10 KiB

Raw Blame History

title

author

description

monikerRange

ms.author

ms.date

no-loc

uid

Performance best practices with gRPC

jamesnk

Learn the best practices for building high-performance gRPC services.

>= aspnetcore-3.0

jamesnk

08/23/2020

ASP.NET Core Identity

Blazor

Blazor Server

Blazor WebAssembly

Identity

Let's Encrypt

Razor

SignalR

grpc/performance

Performance best practices with gRPC

By James Newton-King

gRPC is designed for high-performance services. This document explains how to get the best performance possible from gRPC.

Reuse gRPC channels

A gRPC channel should be reused when making gRPC calls. Reusing a channel allows calls to be multiplexed through an existing HTTP/2 connection.

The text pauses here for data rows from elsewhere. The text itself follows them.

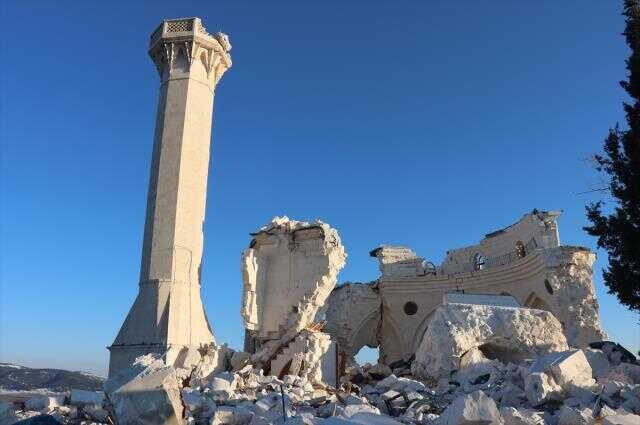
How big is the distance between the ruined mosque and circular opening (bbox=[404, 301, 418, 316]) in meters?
4.17

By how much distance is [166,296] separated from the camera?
49.3 ft

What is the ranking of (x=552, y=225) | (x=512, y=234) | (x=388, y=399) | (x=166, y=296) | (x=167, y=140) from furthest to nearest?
(x=512, y=234)
(x=552, y=225)
(x=167, y=140)
(x=166, y=296)
(x=388, y=399)

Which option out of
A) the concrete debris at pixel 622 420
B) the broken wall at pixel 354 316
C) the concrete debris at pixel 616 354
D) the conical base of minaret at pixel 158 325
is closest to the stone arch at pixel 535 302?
the broken wall at pixel 354 316

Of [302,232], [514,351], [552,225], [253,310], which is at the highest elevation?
[552,225]

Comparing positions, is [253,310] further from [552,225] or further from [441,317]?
[552,225]

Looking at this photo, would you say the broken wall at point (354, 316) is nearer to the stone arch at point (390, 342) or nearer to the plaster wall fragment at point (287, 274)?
the stone arch at point (390, 342)

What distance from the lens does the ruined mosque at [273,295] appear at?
1229cm

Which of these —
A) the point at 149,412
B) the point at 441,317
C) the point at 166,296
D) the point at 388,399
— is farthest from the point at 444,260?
the point at 149,412

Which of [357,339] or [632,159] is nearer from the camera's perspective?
[632,159]

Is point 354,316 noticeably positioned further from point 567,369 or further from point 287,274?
point 567,369

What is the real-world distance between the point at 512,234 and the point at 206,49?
46.4 feet

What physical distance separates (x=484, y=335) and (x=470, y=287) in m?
10.4

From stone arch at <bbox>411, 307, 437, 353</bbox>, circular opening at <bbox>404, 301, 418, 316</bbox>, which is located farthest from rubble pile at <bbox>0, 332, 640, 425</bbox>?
circular opening at <bbox>404, 301, 418, 316</bbox>

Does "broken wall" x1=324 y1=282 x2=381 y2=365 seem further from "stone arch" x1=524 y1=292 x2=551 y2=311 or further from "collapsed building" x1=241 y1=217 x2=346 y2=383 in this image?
"collapsed building" x1=241 y1=217 x2=346 y2=383
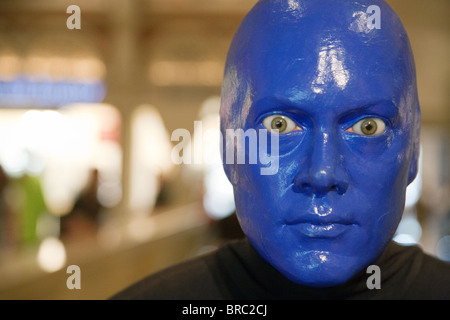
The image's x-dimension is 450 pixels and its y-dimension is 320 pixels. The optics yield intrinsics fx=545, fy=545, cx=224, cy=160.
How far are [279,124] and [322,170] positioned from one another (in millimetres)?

If a new channel is created for each gRPC call then the amount of time it takes to complete can increase significantly. Each call will require multiple network round-trips between the client and the server to create a new HTTP/2 connection:

Opening a socket
Establishing TCP connection
Negotiating TLS
Starting HTTP/2 connection
Making the gRPC call

Channels are safe to share and reuse between gRPC calls:

gRPC clients are created with channels. gRPC clients are lightweight objects and don't need to be cached or reused.
Multiple gRPC clients can be created from a channel, including different types of clients.
A channel and clients created from the channel can safely be used by multiple threads.
Clients created from the channel can make multiple simultaneous calls.

Connection concurrency

HTTP/2 connections typically have a limit on the number of maximum concurrent streams (active HTTP requests) on a connection at one time. By default, most servers set this limit to 100 concurrent streams.

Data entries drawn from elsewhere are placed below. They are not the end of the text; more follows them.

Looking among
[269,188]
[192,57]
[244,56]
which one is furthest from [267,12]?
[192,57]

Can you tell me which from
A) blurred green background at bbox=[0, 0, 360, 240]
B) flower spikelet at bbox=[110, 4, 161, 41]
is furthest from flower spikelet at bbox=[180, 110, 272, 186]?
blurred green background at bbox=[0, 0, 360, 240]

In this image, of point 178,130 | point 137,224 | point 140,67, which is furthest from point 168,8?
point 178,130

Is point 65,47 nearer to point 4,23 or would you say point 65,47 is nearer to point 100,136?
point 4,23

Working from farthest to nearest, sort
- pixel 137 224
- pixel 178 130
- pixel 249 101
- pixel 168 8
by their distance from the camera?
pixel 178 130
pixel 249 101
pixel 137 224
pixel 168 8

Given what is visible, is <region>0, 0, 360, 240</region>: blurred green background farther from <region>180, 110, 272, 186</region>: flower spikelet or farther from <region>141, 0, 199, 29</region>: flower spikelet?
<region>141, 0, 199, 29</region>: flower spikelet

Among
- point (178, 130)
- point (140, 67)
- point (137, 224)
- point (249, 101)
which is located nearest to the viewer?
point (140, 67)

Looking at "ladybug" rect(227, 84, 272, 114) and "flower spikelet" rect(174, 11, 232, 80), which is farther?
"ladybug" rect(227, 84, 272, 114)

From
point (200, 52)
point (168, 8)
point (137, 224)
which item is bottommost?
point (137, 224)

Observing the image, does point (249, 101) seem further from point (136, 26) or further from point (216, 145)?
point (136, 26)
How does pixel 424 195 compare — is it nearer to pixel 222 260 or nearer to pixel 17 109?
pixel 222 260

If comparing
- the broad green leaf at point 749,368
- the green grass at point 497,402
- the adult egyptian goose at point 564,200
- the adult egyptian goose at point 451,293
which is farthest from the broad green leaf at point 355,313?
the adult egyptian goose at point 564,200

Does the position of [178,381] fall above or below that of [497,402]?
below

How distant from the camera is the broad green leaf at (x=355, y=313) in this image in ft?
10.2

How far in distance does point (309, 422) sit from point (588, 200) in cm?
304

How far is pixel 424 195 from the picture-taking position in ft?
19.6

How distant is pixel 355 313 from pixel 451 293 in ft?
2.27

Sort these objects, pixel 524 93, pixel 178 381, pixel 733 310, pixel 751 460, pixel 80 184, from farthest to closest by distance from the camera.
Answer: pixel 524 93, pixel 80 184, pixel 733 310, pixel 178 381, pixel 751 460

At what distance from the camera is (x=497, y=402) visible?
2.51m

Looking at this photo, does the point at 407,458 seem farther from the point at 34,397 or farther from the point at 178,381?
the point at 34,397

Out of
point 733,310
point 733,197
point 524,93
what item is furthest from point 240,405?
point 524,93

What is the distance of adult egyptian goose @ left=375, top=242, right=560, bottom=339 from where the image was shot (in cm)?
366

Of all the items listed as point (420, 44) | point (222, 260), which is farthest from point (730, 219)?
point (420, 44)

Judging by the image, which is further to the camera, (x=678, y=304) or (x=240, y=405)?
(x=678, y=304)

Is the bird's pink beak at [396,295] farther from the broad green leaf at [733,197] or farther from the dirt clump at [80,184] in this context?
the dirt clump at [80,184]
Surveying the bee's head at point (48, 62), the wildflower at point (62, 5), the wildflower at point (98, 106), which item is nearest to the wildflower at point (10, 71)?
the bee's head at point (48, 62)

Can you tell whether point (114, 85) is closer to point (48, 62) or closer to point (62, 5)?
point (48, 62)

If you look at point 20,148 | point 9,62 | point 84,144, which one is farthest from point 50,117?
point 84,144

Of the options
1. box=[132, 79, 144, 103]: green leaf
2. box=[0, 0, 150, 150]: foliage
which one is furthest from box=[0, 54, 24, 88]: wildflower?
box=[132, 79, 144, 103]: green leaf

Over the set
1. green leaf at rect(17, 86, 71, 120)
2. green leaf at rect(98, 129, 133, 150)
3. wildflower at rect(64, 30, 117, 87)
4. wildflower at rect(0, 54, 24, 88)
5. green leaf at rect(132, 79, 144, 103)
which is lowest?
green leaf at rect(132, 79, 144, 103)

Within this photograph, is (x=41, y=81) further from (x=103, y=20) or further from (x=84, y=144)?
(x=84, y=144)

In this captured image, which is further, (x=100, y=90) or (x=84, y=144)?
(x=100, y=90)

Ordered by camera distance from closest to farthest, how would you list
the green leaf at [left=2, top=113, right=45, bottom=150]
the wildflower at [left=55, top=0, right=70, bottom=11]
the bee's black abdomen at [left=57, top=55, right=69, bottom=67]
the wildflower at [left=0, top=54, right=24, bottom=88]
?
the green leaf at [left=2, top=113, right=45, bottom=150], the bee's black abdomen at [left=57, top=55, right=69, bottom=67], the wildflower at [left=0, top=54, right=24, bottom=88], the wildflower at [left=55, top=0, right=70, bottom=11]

A gRPC channel uses a single HTTP/2 connection, and concurrent calls are multiplexed on that connection. When the number of active calls reaches the connection stream limit, additional calls are queued in the client. Queued calls wait for active calls to complete before they are sent. Applications with high load, or long running streaming gRPC calls, could see performance issues caused by calls queuing because of this limit.

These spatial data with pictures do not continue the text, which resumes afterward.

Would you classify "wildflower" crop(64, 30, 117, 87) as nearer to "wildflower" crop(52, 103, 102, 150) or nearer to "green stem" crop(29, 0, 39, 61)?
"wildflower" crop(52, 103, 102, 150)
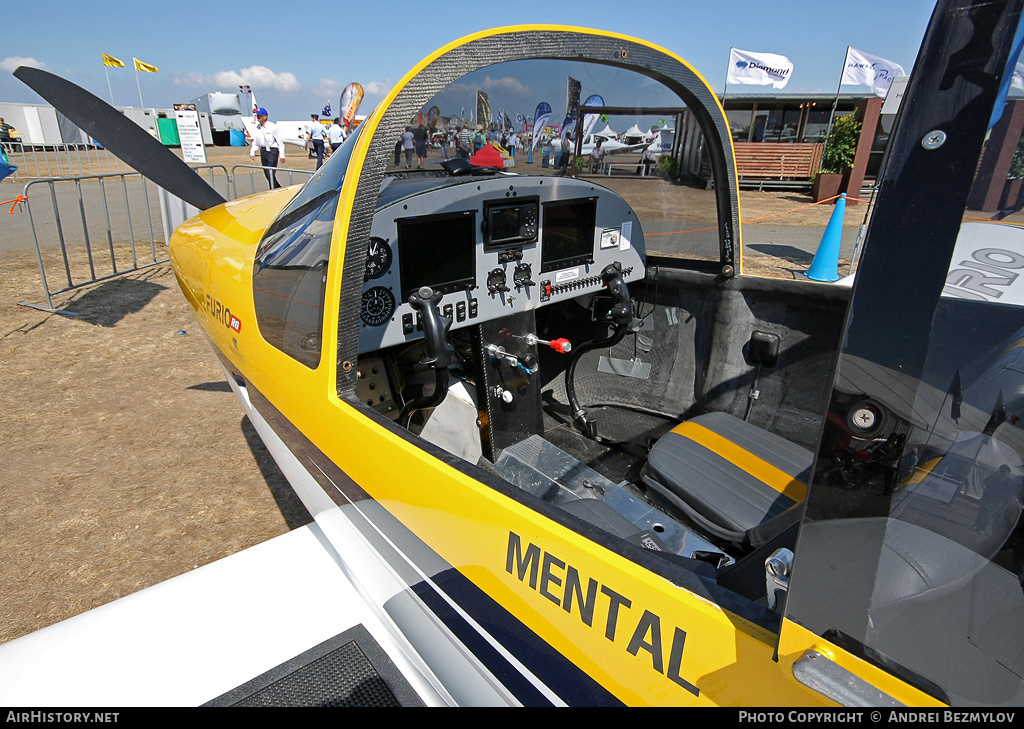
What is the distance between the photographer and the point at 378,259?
207 cm

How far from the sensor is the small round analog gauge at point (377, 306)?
2.06m

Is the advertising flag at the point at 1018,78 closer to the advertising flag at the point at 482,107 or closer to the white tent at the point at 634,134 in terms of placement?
the advertising flag at the point at 482,107

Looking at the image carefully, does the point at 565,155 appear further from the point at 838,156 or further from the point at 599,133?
the point at 838,156

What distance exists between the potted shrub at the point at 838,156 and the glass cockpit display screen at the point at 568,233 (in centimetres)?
1336

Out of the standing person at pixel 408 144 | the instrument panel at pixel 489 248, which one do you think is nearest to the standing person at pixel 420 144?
the standing person at pixel 408 144

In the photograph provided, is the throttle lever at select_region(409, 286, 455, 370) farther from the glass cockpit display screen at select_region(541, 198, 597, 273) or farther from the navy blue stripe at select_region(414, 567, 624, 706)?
the glass cockpit display screen at select_region(541, 198, 597, 273)

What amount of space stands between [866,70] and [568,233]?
48.7ft

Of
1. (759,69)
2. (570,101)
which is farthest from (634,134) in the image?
(759,69)

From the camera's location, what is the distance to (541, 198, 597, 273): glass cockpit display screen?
2.60 metres

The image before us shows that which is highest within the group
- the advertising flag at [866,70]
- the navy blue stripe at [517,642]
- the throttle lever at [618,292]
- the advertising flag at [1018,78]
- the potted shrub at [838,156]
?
the advertising flag at [866,70]

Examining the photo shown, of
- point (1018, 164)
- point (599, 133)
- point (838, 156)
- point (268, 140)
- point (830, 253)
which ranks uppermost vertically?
point (838, 156)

::: moniker range=">= aspnetcore-5.0"

.NET 5 introduces the SocketsHttpHandler.EnableMultipleHttp2Connections property. When set to true, additional HTTP/2 connections are created by a channel when the concurrent stream limit is reached. When a GrpcChannel is created its internal SocketsHttpHandler is automatically configured to create additional HTTP/2 connections. If an app configures its own handler, consider setting EnableMultipleHttp2Connections to true:

var channel = GrpcChannel.ForAddress("https://localhost", new GrpcChannelOptions
{
    HttpHandler = new SocketsHttpHandler
    {
        EnableMultipleHttp2Connections = true,

        // ...configure other handler settings
    }
});

::: moniker-end

There are a couple of workarounds for .NET Core 3.1 apps:

Create separate gRPC channels for areas of the app with high load. For example, the Logger gRPC service might have a high load. Use a separate channel to create the LoggerClient in the app.
Use a pool of gRPC channels, for example, create a list of gRPC channels. Random is used to pick a channel from the list each time a gRPC channel is needed. Using Random randomly distributes calls over multiple connections.

[!IMPORTANT] Increasing the maximum concurrent stream limit on the server is another way to solve this problem. In Kestrel this is configured with xref:Microsoft.AspNetCore.Server.Kestrel.Core.Http2Limits.MaxStreamsPerConnection.

Increasing the maximum concurrent stream limit is not recommended. Too many streams on a single HTTP/2 connection introduces new performance issues:

Thread contention between streams trying to write to the connection.

Connection packet loss causes all calls to be blocked at the TCP layer.

Load balancing

Some load balancers don't work effectively with gRPC. L4 (transport) load balancers operate at a connection level, by distributing TCP connections across endpoints. This approach works well for loading balancing API calls made with HTTP/1.1. Concurrent calls made with HTTP/1.1 are sent on different connections, allowing calls to be load balanced across endpoints.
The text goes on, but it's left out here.